Each tine behaves like a springy metal cantilever clamped at a bridge and plucked at the free end. Tuning depends on material, unsupported length, thickness, width, clamp pressure, end mass, surface finish, and local damping. This packet intentionally avoids equations and dimensions until a measured tine mule exists.

The bridge system should allow controlled experiments with:

- tine seating and repeatable clamp force;
- small tuning adjustments without damaging the tine;
- isolation between neighboring tines;
- serviceable replacement of individual tines;
- quiet mechanical damping where sympathetic buzz appears.

L2 evidence target: a removable tine mule with adjustable clamp pressure,
replaceable tine stock, buzz notes, sustain observations, pitch stability, and
serviceability notes. No tine scale or tuning chart should be released until the
mule is measured.

## Resonator System

The resonator layer should reinforce selected frequency regions without pretending to individually tune every cavity in this L2 pass. Candidate approaches include a shared hollow body, grouped chamber zones, or removable resonator modules below the array. The design must watch for uneven loudness, dead notes, excessive sympathetic ringing, and resonance shifts when the player holds the instrument.

No resonator volume, mouth size, port geometry, or coupling target is specified here. Those belong in a measured L2 packet after the tine mule reveals actual response.

L2 evidence target: interchangeable resonator comparison notes using the same
tine mule so loudness balance, dead notes, sympathetic coupling, and hand-held
versus table-supported behavior can be separated from layout speculation.

## Body And Ergonomics

The body has to support the tine bridge, protect the resonators, and place the array where the hands can navigate interval shapes. A future build-packet candidate should test whether the instrument is best held in the lap, set on a table, or worn/strapped. The playing angle, wrist clearance, and visual note labeling are all pending physical mockup.

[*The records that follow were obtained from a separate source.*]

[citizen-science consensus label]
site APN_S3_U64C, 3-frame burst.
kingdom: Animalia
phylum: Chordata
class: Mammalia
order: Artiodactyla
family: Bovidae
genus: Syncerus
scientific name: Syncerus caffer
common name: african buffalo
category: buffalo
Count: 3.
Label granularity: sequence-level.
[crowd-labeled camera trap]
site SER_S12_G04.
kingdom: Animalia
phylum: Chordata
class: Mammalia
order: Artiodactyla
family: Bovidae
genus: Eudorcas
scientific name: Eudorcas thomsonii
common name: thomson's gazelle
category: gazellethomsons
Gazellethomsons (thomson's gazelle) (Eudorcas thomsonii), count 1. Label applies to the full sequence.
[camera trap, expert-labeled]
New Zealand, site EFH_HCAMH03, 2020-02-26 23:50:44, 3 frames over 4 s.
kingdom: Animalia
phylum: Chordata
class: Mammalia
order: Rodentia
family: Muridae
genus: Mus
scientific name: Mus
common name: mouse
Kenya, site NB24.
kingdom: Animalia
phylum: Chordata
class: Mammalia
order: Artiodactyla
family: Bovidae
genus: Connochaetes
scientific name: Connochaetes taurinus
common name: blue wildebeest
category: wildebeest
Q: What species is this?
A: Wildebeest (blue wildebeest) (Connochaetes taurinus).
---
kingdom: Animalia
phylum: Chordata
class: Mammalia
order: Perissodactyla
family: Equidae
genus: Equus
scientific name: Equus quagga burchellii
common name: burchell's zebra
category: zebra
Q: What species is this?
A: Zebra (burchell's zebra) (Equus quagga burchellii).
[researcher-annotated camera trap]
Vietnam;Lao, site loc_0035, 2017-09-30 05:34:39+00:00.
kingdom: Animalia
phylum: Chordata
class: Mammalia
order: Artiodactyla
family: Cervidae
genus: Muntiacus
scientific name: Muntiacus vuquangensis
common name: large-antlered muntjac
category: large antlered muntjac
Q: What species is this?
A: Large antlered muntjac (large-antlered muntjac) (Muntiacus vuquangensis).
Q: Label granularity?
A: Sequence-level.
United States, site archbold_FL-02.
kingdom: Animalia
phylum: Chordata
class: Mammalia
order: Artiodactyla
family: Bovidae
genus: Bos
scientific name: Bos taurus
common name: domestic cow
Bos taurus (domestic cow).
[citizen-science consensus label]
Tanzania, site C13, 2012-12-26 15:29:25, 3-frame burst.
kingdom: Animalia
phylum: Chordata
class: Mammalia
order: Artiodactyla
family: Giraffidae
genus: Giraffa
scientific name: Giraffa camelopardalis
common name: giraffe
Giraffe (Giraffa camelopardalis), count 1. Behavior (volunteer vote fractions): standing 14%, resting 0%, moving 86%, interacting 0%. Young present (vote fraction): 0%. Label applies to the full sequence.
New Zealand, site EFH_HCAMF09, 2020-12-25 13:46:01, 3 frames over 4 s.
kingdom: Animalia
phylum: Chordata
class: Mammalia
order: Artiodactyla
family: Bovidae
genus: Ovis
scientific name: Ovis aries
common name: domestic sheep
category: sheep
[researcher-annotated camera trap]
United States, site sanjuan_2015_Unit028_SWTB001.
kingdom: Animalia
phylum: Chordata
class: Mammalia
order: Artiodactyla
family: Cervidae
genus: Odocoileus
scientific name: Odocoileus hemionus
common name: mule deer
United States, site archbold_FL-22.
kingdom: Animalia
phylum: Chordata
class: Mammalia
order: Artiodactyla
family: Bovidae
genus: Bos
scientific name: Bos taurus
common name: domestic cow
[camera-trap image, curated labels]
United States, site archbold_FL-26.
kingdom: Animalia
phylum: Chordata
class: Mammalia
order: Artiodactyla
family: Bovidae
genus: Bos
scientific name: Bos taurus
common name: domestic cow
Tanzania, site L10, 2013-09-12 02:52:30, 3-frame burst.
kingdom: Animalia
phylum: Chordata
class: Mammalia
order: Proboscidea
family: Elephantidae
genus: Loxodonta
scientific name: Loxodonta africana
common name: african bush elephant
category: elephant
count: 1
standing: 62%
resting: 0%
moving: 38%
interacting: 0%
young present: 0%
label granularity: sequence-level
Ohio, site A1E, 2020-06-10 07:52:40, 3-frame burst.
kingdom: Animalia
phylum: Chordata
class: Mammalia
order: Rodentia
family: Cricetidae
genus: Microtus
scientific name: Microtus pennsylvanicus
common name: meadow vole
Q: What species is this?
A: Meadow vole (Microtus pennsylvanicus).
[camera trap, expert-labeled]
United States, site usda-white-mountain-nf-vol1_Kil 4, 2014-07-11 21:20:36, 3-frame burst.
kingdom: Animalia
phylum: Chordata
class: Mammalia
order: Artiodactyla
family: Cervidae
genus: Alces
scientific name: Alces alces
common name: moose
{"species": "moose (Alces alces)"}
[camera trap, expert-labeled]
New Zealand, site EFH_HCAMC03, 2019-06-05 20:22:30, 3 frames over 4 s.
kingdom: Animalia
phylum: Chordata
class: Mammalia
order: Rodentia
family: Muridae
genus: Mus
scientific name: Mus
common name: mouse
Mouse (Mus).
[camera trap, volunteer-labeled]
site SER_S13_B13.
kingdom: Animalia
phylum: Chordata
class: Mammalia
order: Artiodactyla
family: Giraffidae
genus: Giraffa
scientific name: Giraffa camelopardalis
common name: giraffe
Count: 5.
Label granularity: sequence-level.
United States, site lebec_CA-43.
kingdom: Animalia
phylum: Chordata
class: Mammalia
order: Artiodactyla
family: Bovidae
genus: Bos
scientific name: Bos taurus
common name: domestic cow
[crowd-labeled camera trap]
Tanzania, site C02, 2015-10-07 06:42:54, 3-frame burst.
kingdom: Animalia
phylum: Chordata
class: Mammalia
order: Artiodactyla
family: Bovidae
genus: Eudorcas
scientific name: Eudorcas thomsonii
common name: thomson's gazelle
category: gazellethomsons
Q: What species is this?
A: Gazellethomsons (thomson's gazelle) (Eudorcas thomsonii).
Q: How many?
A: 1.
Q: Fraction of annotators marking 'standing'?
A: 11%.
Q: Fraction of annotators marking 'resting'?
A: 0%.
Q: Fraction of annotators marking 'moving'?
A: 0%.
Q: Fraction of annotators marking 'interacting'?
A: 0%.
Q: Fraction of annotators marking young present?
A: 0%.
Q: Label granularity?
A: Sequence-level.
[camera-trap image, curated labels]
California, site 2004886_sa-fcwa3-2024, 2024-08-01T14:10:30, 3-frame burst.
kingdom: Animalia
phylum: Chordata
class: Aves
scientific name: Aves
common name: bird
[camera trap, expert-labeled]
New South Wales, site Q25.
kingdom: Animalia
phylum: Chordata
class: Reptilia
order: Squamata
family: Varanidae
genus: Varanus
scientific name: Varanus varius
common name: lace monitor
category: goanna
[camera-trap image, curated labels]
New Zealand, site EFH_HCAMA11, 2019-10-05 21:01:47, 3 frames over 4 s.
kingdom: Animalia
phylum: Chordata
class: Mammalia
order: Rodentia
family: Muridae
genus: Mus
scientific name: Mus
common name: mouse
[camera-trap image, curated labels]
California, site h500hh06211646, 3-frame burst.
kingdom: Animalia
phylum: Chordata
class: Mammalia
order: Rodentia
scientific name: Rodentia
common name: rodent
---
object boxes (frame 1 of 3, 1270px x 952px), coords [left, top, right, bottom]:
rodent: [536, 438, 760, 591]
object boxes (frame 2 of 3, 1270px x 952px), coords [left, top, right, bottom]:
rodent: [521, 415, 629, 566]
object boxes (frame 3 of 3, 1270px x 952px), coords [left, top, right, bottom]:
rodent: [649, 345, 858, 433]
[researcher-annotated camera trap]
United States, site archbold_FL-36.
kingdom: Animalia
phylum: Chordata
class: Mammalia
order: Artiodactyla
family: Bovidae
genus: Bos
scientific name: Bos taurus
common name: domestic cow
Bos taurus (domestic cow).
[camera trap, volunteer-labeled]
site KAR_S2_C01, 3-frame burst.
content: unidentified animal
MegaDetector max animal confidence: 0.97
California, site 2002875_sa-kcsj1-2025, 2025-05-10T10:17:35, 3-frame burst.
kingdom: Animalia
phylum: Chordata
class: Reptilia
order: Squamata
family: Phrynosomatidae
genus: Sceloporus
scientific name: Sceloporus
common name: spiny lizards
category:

L2 evidence target: body interface requirements that separate bridge load,
resonator volume, access for tine replacement, wrist clearance, and labeling
visibility before CAD is produced.

## Parametric Intent

Future design tables should separate:

- pitch map and isomorphic interval mapping;
- tine material and stock provenance;
- tine geometry and clamp settings;
- bridge and pressure-bar design;
- resonator topology and coupling observations;
- body support mode and ergonomic constraints;
- measured sustain, pitch stability, loudness balance, and buzz notes.

Every numeric field in those future tables should be marked by provenance: measured mule, reviewed CAD parameter, supplier specification, or `estimate_pending_measurement`.

## L2 Packet Gates

| Gate | Current authority | Promotion evidence |
| --- | --- | --- |
| Layout mockup | pending_measurement | Ergonomic review of interval directions, duplicated notes, hand mode, and accidental-contact risk. |
| Tine mule | pending_measurement | Measured removable-tine response with stock provenance, clamp state, sustain, buzz, and pitch stability observations. |
| Bridge and pressure bar | pending_measurement | Reviewed clamp method and serviceability notes from the mule. |
| Resonator comparison | pending_measurement | Notes comparing shared, grouped, or removable resonators without claiming tuned volumes. |
| Body interface | pending_measurement | Requirements map for bridge support, resonator clearance, hand position, and service access. |
| CAD/drawings | pending_measurement | Reviewed CAD, DXF, or drawing authority after measured parameters exist. |

## V5 Boundary

This is an L2 build-packet candidate. It is not a tuning plan, tine-cutting
chart, resonator design, CAD source, DXF release, or fabrication package.